Records for processing START

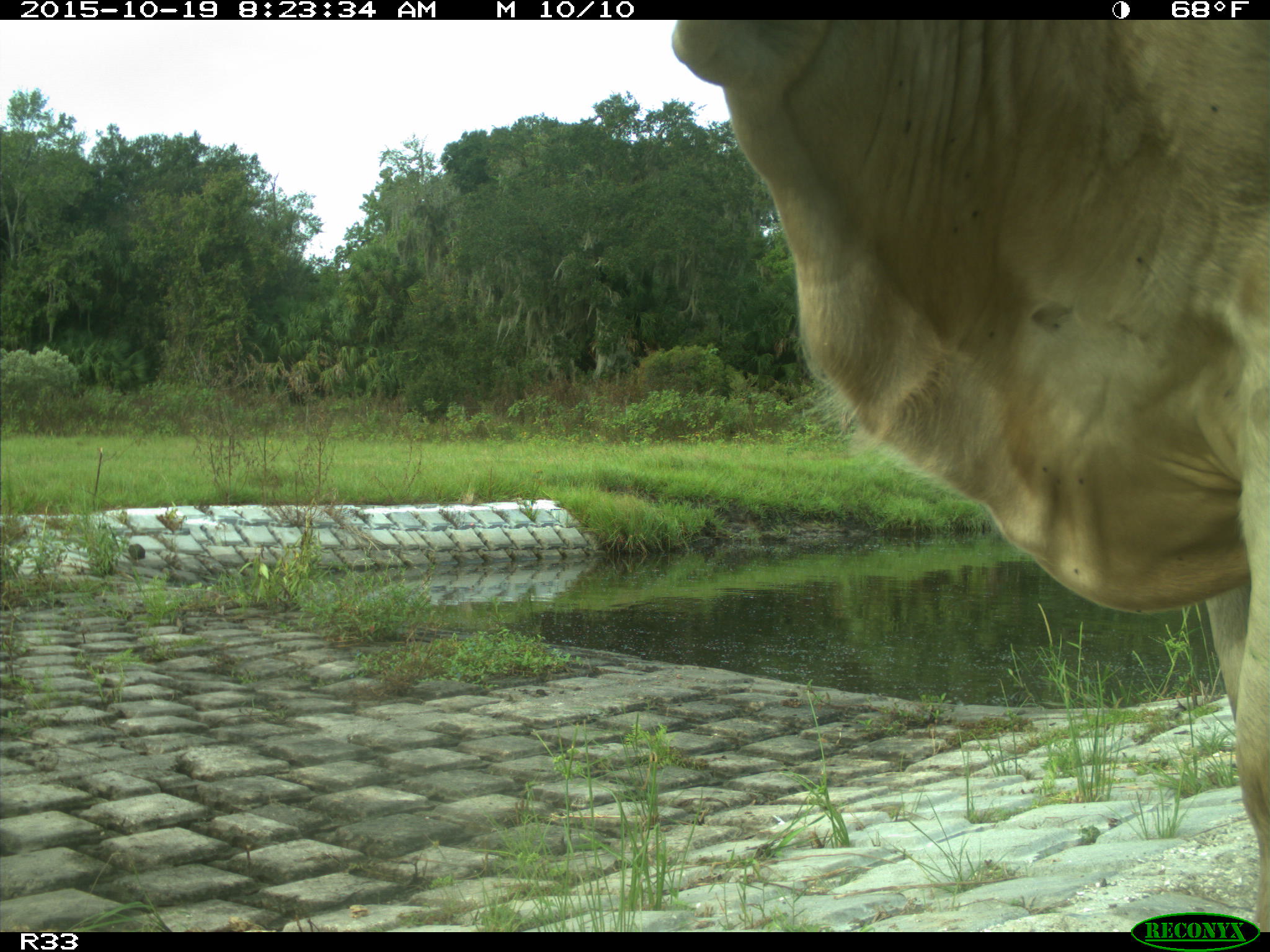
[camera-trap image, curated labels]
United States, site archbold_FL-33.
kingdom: Animalia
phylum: Chordata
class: Mammalia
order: Artiodactyla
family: Bovidae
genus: Bos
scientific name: Bos taurus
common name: domestic cow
Bos taurus (domestic cow).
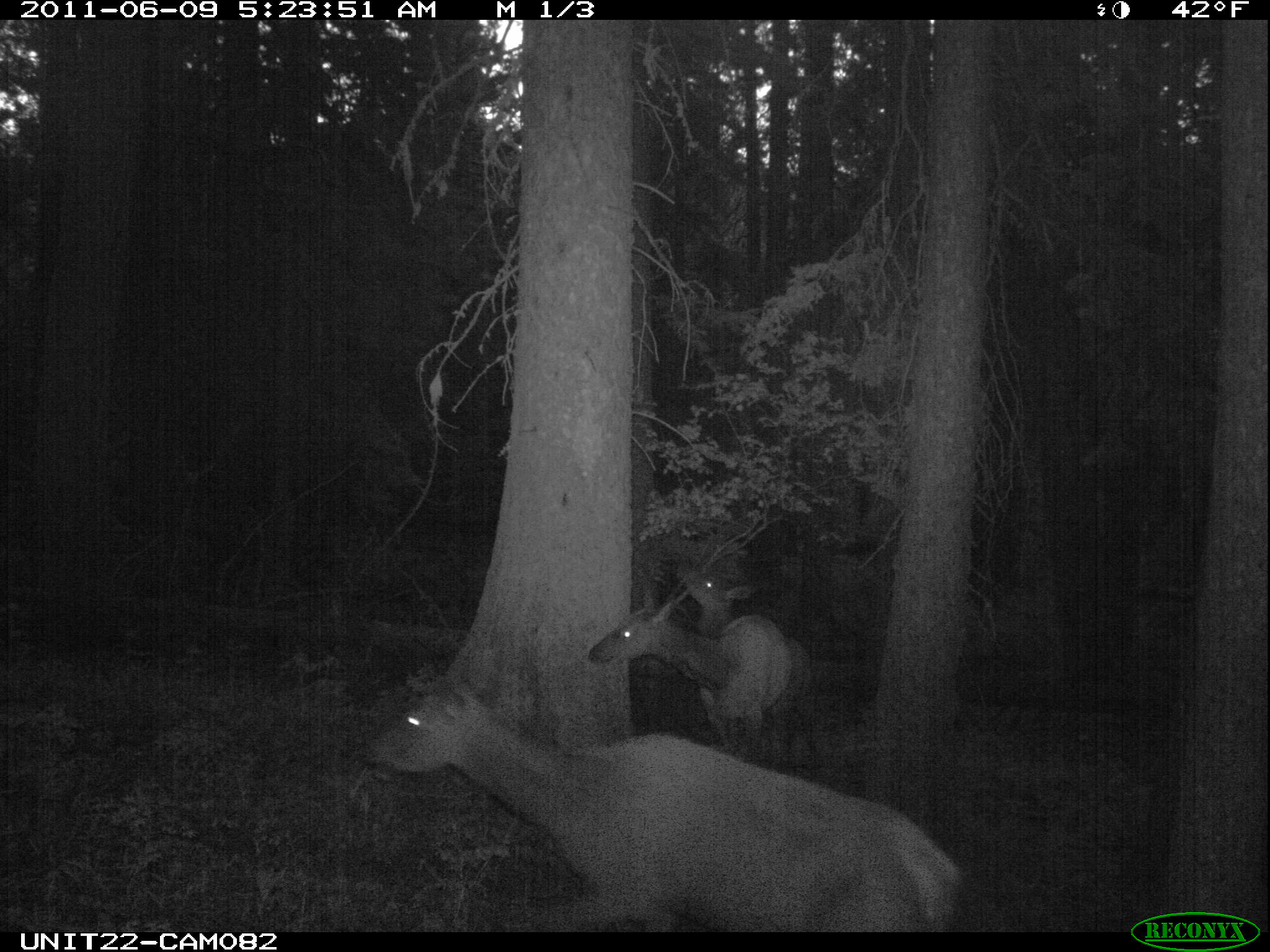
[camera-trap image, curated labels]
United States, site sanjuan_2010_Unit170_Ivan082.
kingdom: Animalia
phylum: Chordata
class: Mammalia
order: Artiodactyla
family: Cervidae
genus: Cervus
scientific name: Cervus elaphus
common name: red deer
Cervus elaphus (red deer).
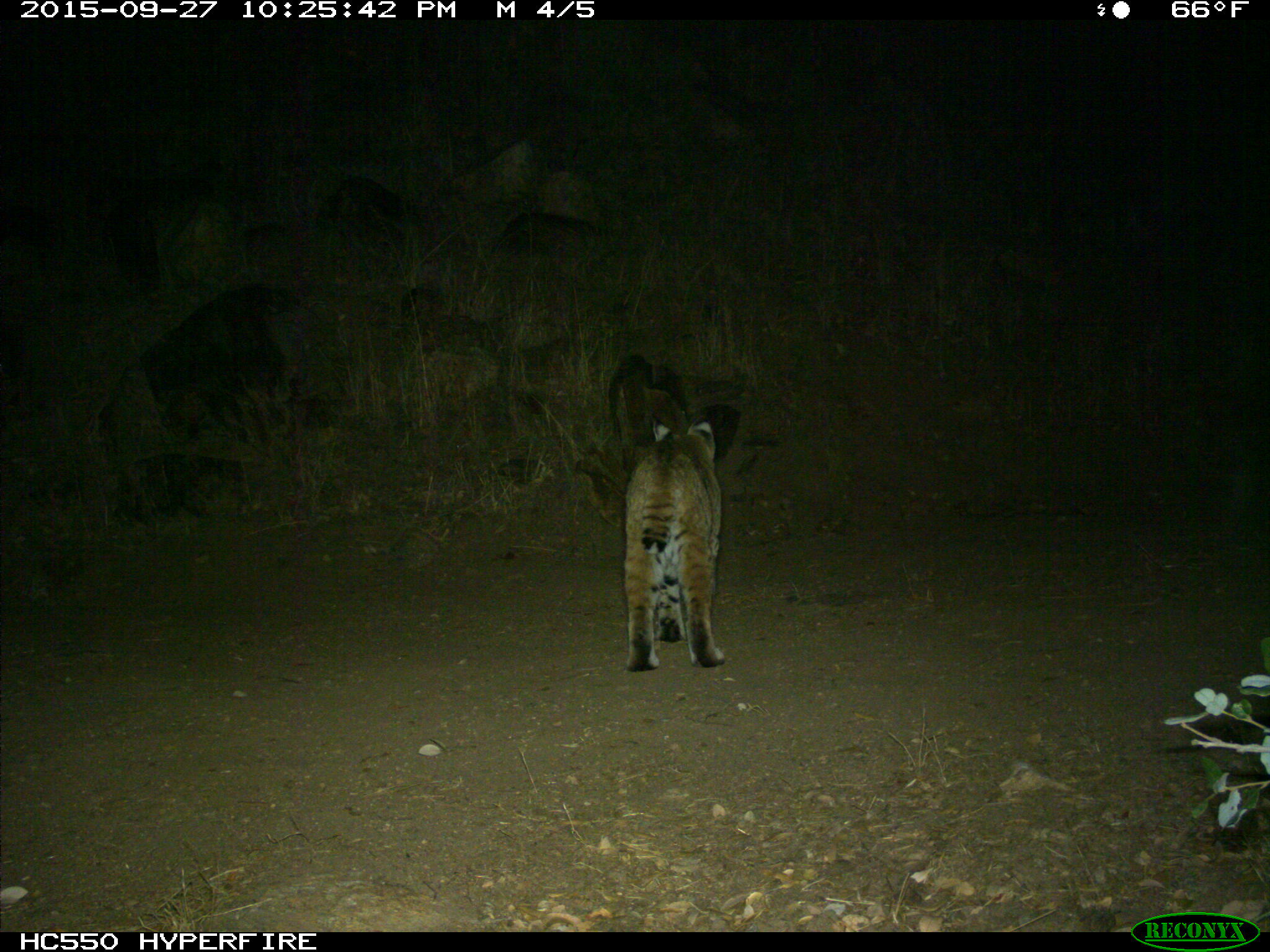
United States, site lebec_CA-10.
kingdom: Animalia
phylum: Chordata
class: Mammalia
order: Carnivora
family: Felidae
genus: Lynx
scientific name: Lynx rufus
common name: bobcat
Lynx rufus (bobcat).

Records for processing END

# What is needed
Without any picture, return exactly the lines of the records above from the first through the line that contains "United States, site sanjuan_2010_Unit170_Ivan082.".

# Result below
[camera-trap image, curated labels]
United States, site archbold_FL-33.
kingdom: Animalia
phylum: Chordata
class: Mammalia
order: Artiodactyla
family: Bovidae
genus: Bos
scientific name: Bos taurus
common name: domestic cow
Bos taurus (domestic cow).
[camera-trap image, curated labels]
United States, site sanjuan_2010_Unit170_Ivan082.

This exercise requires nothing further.